Jakarta – Yanuar Nugroho, seorang pengamat kebijakan publik, mengungkapkan kekhawatirannya terhadap kabinet pemerintahan Prabowo-Gibran yang dinilai terlalu gemuk. Menurutnya, banyaknya kementerian dalam kabinet ini berpotensi menghambat efisiensi dan pelaksanaan kebijakan, karena adanya tumpang tindih dalam penanganan bidang yang serupa.
Yanuar menyoroti bahwa selain tidak efisien, jumlah kementerian yang berlebihan juga akan menyedot anggaran yang cukup besar. Selain menggaji para menteri, penambahan pegawai dan staf khusus di setiap kementerian baru juga akan menambah beban anggaran.
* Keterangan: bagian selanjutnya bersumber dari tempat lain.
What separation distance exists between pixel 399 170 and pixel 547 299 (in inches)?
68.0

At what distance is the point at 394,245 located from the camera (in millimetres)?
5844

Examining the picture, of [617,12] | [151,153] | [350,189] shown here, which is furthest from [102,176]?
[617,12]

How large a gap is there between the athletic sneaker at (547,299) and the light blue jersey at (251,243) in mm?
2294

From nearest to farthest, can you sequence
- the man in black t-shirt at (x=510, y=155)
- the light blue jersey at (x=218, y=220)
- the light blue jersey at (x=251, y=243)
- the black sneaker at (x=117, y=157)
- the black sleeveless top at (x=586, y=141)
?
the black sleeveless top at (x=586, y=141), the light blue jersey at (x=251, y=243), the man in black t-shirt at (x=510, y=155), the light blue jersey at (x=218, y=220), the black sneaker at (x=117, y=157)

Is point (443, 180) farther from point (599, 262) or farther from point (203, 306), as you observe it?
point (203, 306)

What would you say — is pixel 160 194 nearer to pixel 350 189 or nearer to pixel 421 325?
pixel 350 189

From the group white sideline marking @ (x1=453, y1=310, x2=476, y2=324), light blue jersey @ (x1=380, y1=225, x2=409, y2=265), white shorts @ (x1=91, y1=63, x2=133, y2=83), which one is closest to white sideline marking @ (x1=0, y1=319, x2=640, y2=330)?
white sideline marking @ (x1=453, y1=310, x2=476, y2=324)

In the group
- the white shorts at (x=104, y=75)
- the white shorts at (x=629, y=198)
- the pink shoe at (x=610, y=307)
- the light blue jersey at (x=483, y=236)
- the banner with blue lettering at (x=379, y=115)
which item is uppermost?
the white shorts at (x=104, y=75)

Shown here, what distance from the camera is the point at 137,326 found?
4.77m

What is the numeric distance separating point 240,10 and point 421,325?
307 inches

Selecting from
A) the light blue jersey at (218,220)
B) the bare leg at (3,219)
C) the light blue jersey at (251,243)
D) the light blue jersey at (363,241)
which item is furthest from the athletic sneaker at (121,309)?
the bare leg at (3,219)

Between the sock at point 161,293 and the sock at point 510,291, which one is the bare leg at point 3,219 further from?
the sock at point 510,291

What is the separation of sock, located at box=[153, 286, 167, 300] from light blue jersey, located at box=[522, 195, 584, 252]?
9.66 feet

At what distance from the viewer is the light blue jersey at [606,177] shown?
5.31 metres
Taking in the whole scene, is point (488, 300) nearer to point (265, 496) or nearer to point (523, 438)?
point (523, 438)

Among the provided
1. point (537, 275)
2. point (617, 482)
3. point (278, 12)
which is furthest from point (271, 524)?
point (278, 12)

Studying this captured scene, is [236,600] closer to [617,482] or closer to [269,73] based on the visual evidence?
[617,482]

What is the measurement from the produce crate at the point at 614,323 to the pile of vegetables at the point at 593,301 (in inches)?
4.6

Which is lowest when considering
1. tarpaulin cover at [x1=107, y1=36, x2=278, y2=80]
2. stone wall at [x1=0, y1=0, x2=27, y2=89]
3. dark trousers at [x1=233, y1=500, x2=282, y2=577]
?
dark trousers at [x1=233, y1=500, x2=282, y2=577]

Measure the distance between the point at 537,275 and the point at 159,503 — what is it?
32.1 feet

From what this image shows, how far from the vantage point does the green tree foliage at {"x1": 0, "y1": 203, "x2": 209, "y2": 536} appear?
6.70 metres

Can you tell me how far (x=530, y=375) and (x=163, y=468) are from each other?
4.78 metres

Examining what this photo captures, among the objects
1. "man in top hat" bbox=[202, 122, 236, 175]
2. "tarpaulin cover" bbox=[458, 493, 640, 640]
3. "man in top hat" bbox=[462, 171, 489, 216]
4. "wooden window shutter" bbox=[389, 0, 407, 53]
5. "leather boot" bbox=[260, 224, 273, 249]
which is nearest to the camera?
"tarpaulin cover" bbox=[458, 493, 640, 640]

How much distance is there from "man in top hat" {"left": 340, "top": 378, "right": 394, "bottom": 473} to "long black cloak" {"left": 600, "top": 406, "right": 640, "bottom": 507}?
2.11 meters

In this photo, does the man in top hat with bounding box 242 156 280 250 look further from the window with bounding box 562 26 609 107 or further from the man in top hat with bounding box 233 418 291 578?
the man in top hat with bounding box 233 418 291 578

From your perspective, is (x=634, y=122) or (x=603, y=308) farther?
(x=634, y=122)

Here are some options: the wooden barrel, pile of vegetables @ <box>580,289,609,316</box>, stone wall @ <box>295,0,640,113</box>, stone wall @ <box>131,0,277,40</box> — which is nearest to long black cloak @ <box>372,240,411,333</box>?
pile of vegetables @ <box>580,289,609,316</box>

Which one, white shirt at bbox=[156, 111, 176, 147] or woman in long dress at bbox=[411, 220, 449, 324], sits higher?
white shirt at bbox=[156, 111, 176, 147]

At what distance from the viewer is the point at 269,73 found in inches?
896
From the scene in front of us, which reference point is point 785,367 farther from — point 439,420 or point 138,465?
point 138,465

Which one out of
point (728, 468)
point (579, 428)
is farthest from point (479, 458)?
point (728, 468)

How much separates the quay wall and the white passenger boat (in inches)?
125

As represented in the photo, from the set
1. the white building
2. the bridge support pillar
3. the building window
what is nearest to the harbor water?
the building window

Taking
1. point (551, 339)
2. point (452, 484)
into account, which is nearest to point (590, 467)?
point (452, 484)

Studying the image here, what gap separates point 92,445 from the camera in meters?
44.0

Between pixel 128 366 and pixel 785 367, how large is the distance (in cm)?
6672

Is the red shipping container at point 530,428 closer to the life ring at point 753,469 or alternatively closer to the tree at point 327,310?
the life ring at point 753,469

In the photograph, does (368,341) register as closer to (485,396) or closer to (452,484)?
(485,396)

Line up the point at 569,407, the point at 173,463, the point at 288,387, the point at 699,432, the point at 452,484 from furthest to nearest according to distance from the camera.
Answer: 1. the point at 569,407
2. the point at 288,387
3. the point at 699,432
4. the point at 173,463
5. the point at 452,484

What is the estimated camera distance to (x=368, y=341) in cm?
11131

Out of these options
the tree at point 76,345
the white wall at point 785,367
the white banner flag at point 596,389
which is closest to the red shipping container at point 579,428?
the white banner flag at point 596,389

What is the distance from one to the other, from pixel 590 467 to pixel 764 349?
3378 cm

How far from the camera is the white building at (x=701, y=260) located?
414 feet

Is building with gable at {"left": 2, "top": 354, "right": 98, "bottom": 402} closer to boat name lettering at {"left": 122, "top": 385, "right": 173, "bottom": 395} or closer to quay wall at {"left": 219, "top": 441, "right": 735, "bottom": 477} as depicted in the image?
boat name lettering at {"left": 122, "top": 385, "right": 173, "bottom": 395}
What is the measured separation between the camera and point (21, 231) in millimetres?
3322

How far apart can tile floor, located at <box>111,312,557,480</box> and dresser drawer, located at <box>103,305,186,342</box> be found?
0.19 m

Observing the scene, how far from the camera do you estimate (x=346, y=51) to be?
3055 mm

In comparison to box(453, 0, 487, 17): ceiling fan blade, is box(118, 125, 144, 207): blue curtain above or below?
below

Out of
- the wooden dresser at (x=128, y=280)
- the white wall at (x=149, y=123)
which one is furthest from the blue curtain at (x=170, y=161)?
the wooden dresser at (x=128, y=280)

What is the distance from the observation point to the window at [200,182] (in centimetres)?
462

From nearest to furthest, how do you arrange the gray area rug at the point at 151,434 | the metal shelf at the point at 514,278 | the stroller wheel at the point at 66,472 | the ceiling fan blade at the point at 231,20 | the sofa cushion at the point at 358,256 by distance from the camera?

Hal ini, menurut Yanuar, dapat memperlambat kinerja pemerintahan di masa depan, karena kementerian baru memerlukan waktu enam bulan hingga satu tahun untuk dapat beroperasi secara efektif.
Lembaga kajian ekonomi, Center of Economic and Law Studies (Celios), turut mengingatkan tentang beban berat yang harus ditanggung oleh Anggaran Pendapatan dan Belanja Negara (APBN) untuk membiayai pemerintahan pusat. Celios memperkirakan bahwa kabinet baru dapat menghabiskan dana hingga Rp 777 miliar per tahun.
Dalam laporannya, Celios mengasumsikan gaji dan tunjangan menteri sebesar Rp 150 juta per bulan, sementara wakil menteri mendapatkan Rp 100 juta per bulan. Anggaran operasional per pejabat kabinet diasumsikan mencapai Rp 500 juta per bulan. Dengan demikian, dalam lima tahun mendatang, peningkatan anggaran bisa mencapai Rp 1,95 triliun.
Sebagai perbandingan, berdasarkan data Celios, kabinet Jokowi sebelumnya menghabiskan Rp 387,6 miliar per tahun dengan komposisi 34 menteri dan 17 wakil menteri.